## START

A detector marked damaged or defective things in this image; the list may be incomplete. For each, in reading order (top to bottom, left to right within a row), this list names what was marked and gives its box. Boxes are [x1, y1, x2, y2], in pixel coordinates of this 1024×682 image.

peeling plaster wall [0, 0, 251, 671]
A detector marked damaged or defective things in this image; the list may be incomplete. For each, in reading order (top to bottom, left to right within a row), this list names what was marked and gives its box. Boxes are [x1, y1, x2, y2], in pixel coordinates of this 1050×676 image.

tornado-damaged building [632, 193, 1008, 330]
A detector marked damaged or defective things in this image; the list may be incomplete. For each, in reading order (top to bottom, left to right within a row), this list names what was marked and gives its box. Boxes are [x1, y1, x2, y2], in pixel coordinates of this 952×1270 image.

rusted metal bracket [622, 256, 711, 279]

## END
## START

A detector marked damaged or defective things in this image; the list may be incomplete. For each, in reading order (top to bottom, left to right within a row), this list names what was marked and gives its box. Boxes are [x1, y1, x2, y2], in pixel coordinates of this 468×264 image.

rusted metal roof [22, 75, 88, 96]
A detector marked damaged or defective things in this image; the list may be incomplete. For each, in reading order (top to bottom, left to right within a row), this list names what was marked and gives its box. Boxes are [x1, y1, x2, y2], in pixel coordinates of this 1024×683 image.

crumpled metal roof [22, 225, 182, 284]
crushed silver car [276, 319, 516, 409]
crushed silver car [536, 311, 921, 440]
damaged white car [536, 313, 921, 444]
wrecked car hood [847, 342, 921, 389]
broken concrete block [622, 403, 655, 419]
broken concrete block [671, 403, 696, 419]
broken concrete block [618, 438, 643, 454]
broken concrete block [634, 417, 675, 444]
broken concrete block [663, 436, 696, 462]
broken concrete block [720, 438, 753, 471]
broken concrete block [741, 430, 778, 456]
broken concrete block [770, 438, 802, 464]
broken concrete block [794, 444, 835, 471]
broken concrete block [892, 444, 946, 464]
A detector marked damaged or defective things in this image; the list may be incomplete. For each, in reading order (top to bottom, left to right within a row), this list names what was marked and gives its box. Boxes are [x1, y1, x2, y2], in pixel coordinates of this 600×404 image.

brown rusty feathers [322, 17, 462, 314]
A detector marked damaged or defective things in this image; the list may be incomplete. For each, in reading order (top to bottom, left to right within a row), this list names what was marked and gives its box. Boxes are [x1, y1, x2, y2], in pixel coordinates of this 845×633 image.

## END

Copy verbatim the lines from the one containing "this 468×264 image." through the one containing "rusted metal roof [22, 75, 88, 96]", including both of those lines.

> **Exercise solution**
A detector marked damaged or defective things in this image; the list may be incomplete. For each, in reading order (top to bottom, left to right within a row), this list names what was marked and gives its box. Boxes are [x1, y1, x2, y2], in pixel coordinates of this 468×264 image.

rusted metal roof [22, 75, 88, 96]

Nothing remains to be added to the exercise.